Già debole in partenza - con un piano sequenza sfacciatamente (e inutilmente) didascalico che dalle danze forsennate di una festa di matrimonio in una sala ricevimenti attraversa le enormi cucine fino a inquadrare, negli ultimi recessi del locale, Samba che sgombera i piatti dal sudiciume e li ripone in lavastoviglie - la pellicola si svolge appiattendosi sull'elementare mélange di sequenze lievi e altre più amare, senza convincere per niente su nessuno dei due registri. Quando poi, procedendo verso l'epilogo, deve dar spazio a qualche colpo di scena, da insipida diventa pasticciata, concentrando in pochi minuti ralenti, inseguimenti,
plot twist all'americana, con l'ausilio del pletorico accompagnamento musicale di Ludovico Einaudi.

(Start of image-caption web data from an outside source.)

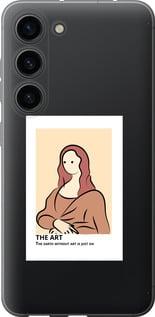 Чохол на Samsung Galaxy S23  The art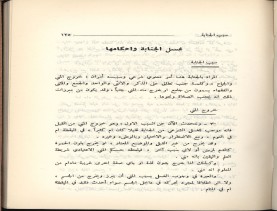 الفتاوى الواضحة (1396 هـ)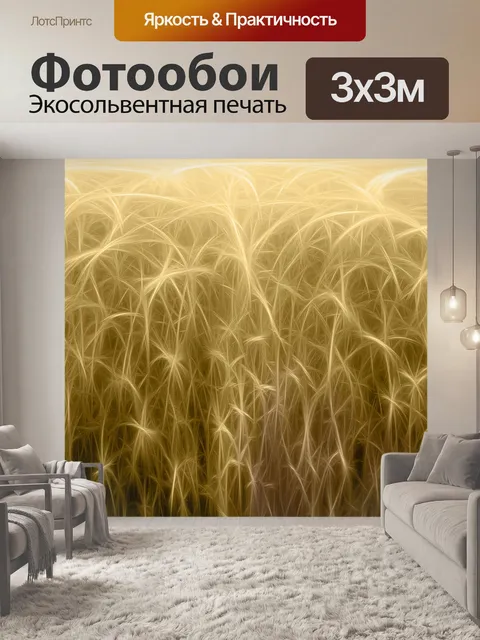 Фотообои Задний план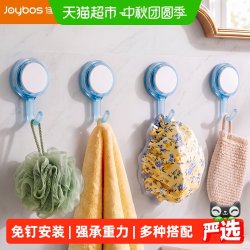 佳帮手 免打孔吸盘粘钩粘贴门后厨房浴室墙面家用强力承重书包挂钩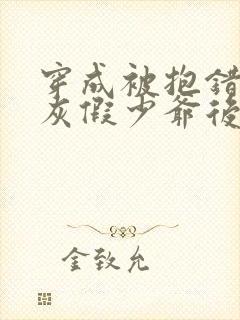 穿成被抱错的炮灰假少爷后免费阅读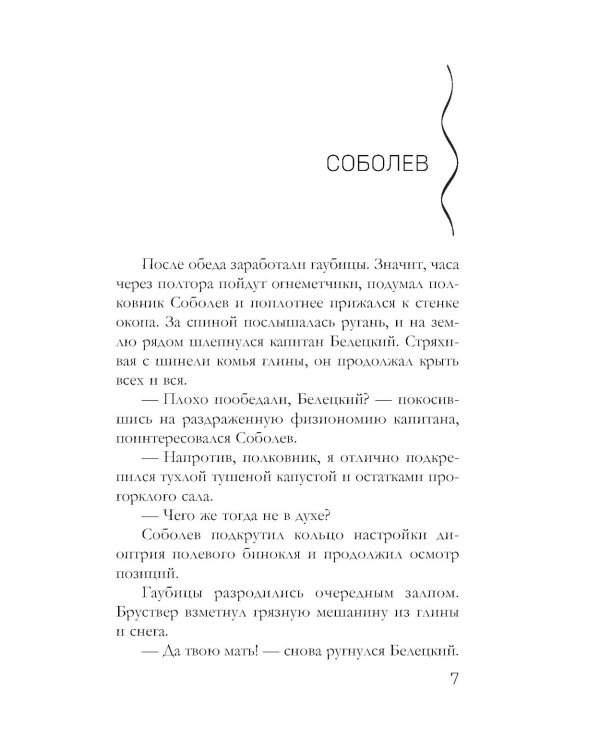 Антикварная история: роман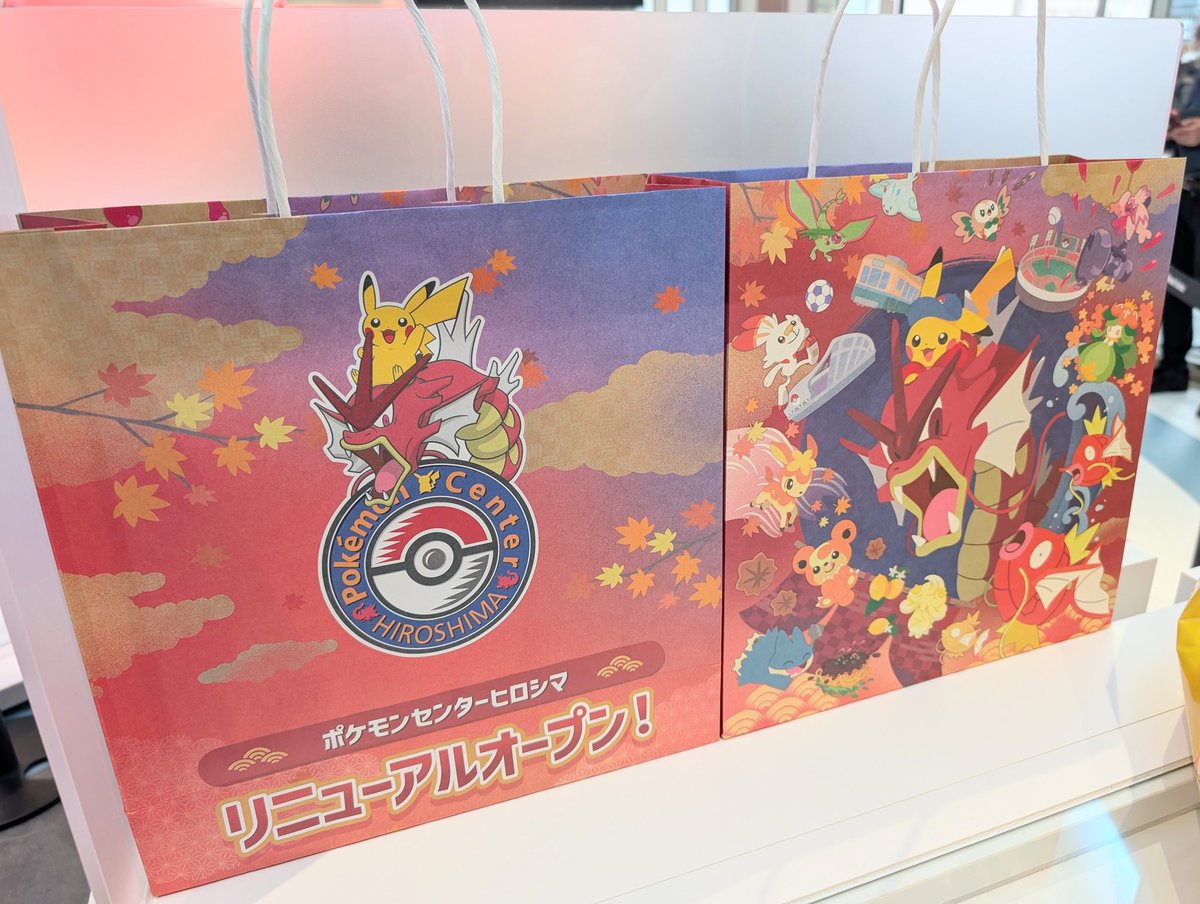 限定ショッパーゲットだぜ👍 #ポケモンセンターヒロシマ #プレオープン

La colpa più grave di "Samba" sta, però, nella resa incolore della cornice reale in cui si inserisce. Nell'approcciarsi a una materia sociale di stretta attualità, Nakache e Toledano, che a tratti sembrano rifarsi anche ai classici della commedia all'italiana, non hanno la capacità di costruire un affresco autentico, e nemmeno, avendo optato per il didascalismo, di prendere posizione e veicolare messaggi forti, sviando da una retorica all'acqua di rose. Difetto, questo, che scaturisce dall'irresistibile desiderio di accontentare tutti, di blandire un pubblico quanto più ampio possibile e che, inevitabilmente, condanna il film alla più acritica superficialità.